When included in the model, it takes the sign of COVID-19 cases, fatalities, and nonpharmaceutical
policies but not vaccination policies since it is more connected with the
pandemic burden and non-pharmaceutical policies. For the bilateral export sample, the
interaction term is interpreted. Bilateral export is explained by state fragility (SDG 16).

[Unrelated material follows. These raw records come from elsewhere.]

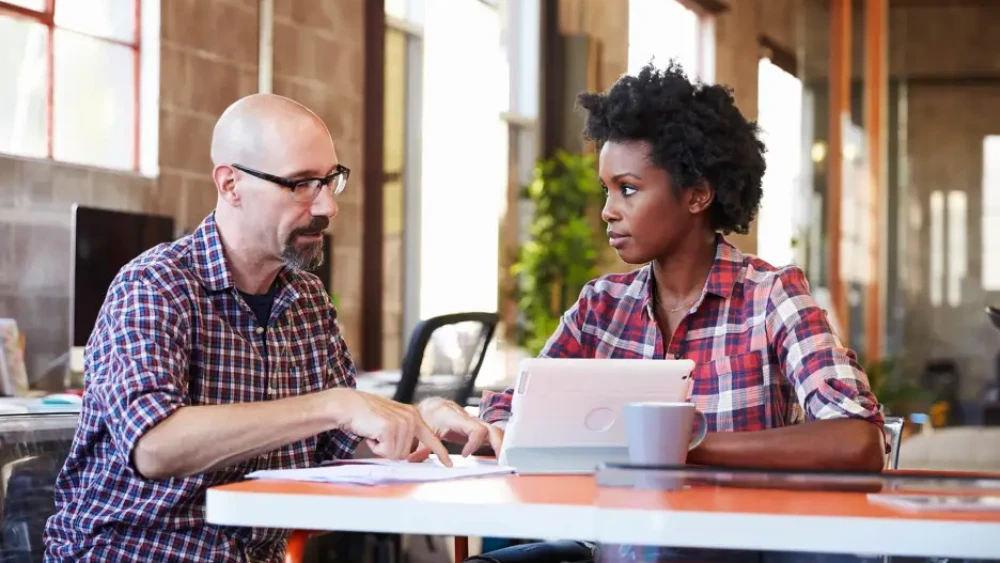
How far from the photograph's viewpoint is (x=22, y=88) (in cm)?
407

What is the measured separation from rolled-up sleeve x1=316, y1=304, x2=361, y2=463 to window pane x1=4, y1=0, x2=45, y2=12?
2323 millimetres

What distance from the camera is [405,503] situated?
132cm

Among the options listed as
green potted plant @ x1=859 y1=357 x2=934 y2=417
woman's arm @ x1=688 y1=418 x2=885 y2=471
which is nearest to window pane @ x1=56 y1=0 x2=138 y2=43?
woman's arm @ x1=688 y1=418 x2=885 y2=471

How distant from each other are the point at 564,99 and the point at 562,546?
618 cm

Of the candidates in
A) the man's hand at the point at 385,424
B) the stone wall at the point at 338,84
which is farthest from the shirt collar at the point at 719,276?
the stone wall at the point at 338,84

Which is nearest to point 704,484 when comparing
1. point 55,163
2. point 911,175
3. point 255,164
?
point 255,164

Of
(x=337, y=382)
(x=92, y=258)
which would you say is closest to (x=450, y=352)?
(x=92, y=258)

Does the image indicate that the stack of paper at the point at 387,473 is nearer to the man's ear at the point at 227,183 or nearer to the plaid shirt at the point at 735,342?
the plaid shirt at the point at 735,342

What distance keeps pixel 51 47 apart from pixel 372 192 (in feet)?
6.19

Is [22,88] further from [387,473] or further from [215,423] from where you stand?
[387,473]

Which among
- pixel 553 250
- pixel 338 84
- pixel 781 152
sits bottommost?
pixel 553 250

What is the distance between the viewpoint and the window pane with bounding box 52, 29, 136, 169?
14.0 feet

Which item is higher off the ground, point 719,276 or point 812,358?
point 719,276

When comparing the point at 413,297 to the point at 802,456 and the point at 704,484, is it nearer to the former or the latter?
the point at 802,456
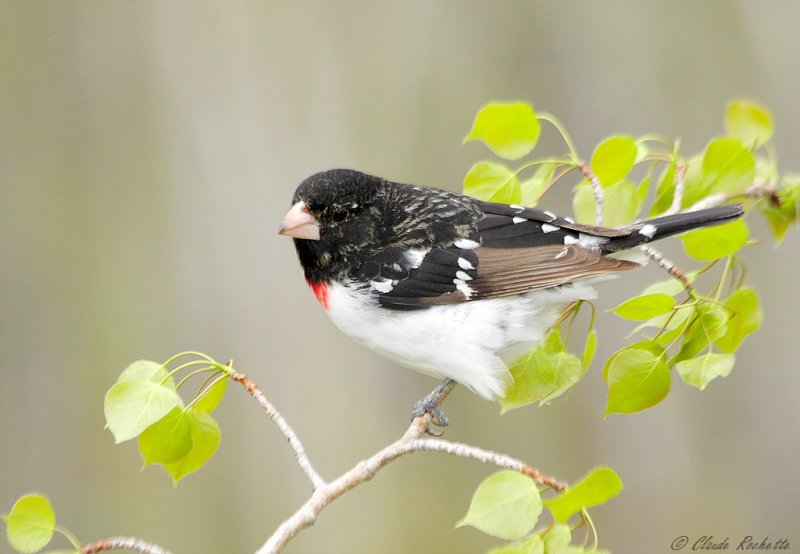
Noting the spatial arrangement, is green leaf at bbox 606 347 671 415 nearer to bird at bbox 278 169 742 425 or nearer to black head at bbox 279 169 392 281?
bird at bbox 278 169 742 425

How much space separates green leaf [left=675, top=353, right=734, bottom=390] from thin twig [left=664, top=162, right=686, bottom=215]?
0.93 meters

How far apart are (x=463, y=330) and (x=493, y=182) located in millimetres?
522

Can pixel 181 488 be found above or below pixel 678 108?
below

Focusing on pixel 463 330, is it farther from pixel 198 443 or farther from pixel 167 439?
pixel 167 439

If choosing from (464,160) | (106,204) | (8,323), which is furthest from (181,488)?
(464,160)

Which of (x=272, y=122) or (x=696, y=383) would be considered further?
(x=272, y=122)

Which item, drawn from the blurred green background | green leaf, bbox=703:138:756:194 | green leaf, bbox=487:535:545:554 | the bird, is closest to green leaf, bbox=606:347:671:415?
the bird

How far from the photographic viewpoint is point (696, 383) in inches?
92.0

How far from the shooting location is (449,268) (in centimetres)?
310

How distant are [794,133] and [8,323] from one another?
5.72 meters

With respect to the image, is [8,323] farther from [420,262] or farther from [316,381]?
[420,262]

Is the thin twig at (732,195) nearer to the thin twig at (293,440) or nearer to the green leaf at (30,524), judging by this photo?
the thin twig at (293,440)

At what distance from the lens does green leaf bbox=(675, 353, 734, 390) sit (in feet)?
7.61

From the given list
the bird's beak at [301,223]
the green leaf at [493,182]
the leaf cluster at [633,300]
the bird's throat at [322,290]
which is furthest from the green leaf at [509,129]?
the bird's throat at [322,290]
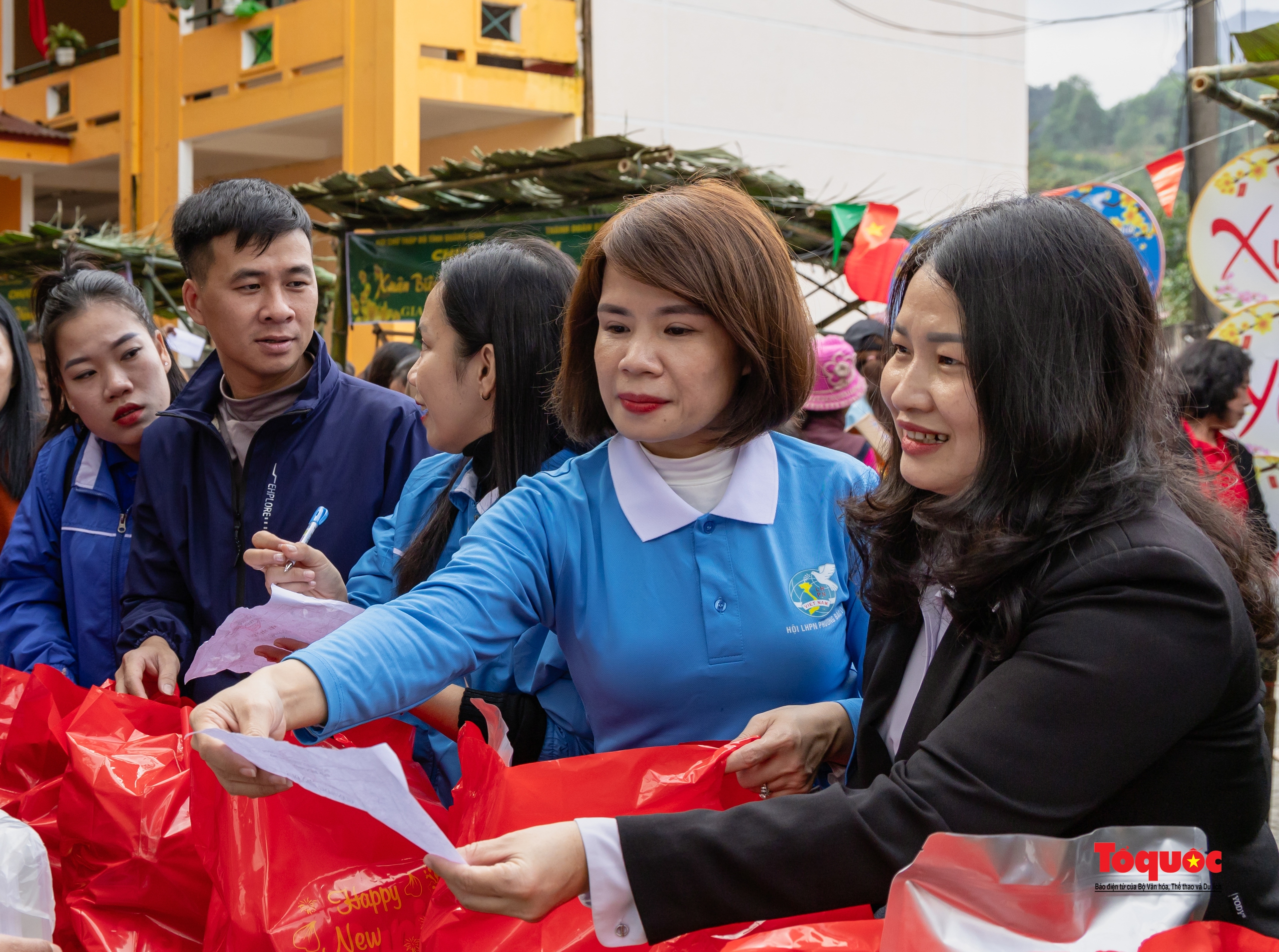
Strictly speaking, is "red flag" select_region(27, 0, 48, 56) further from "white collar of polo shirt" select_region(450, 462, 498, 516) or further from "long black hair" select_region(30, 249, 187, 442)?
"white collar of polo shirt" select_region(450, 462, 498, 516)

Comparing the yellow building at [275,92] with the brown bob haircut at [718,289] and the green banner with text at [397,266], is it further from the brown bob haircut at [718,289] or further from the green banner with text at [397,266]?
the brown bob haircut at [718,289]

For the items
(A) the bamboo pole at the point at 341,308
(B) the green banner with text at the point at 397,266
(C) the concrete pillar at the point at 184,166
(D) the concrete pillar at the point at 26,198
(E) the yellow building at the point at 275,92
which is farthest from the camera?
(D) the concrete pillar at the point at 26,198

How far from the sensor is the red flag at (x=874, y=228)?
5.84 meters

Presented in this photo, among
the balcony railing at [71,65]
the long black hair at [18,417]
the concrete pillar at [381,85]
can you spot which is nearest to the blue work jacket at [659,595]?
the long black hair at [18,417]

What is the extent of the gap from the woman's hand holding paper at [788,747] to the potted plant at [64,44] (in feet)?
51.4

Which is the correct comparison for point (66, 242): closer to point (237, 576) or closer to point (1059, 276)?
Result: point (237, 576)

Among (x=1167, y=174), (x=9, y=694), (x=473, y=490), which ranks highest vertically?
(x=1167, y=174)

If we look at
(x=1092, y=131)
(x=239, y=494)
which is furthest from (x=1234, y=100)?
(x=1092, y=131)

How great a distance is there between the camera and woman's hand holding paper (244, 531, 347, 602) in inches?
76.4

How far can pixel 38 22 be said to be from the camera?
549 inches

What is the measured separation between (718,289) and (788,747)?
1.98 ft

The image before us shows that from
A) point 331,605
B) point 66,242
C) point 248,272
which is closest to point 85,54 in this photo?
point 66,242

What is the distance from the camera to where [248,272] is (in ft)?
8.29

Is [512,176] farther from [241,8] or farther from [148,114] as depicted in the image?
[148,114]
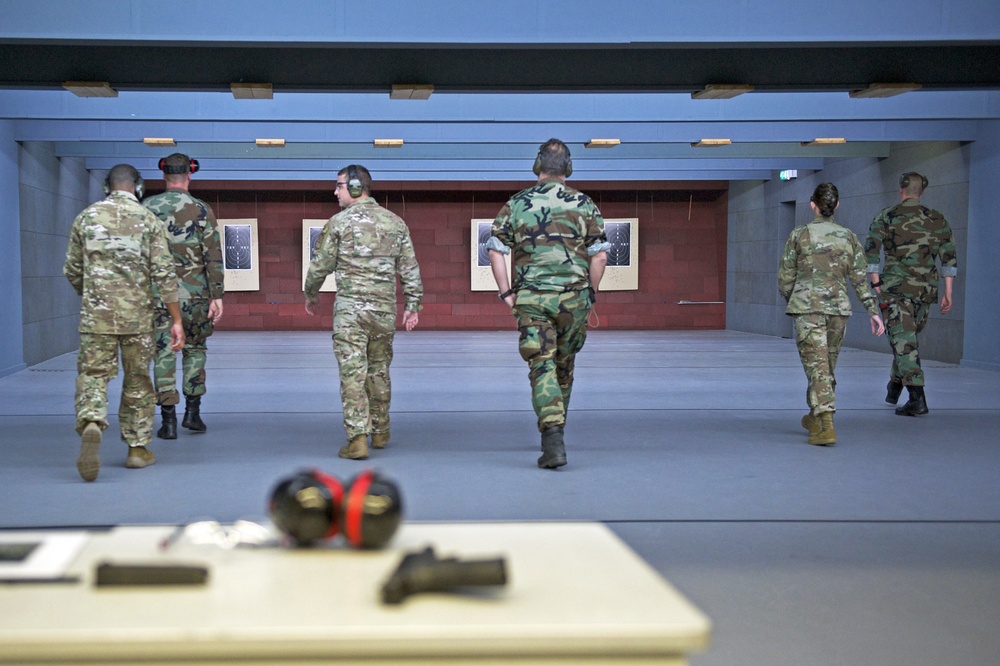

(the state fragility elasticity of bilateral export is 0.80). Ethiopia exports more to fragile
states. Short-term pandemic effects differ by consumption quintile (SDG 1), gender (SDG
5), sector (rural/urban) (SDG 11), region/ethnicity (SDG 10) and time. Poor, rural, and
female-headed households are affected more. June 2020–April 2021 show improvements
than May 2020. The pandemic's effects were short-run. Macro models show little long-run
pandemic effect or co-integration with other variables except ICT demand. As
expected, highest-order (exogenous) variables aren't explained by lower-order variables
(the most endogenous ones). All conventional gravity model variables are at their expected
signs. This research at least has three original results. Physical size (area) and
technological size (patent) variables that are usually absent from the gravity model (and
are sources of endogeneity) found to be statistically significant determinants of trade (SDG
17) (area (SDG 8) has linear negative effect and patent (SDG 9) has linear positive effect);
two, mean GDP (SDG 8) is found to have a statistically significant non-linear relationship
with bilateral export (it has non-linear positive effect); three, mean uncertainty (SDG 13)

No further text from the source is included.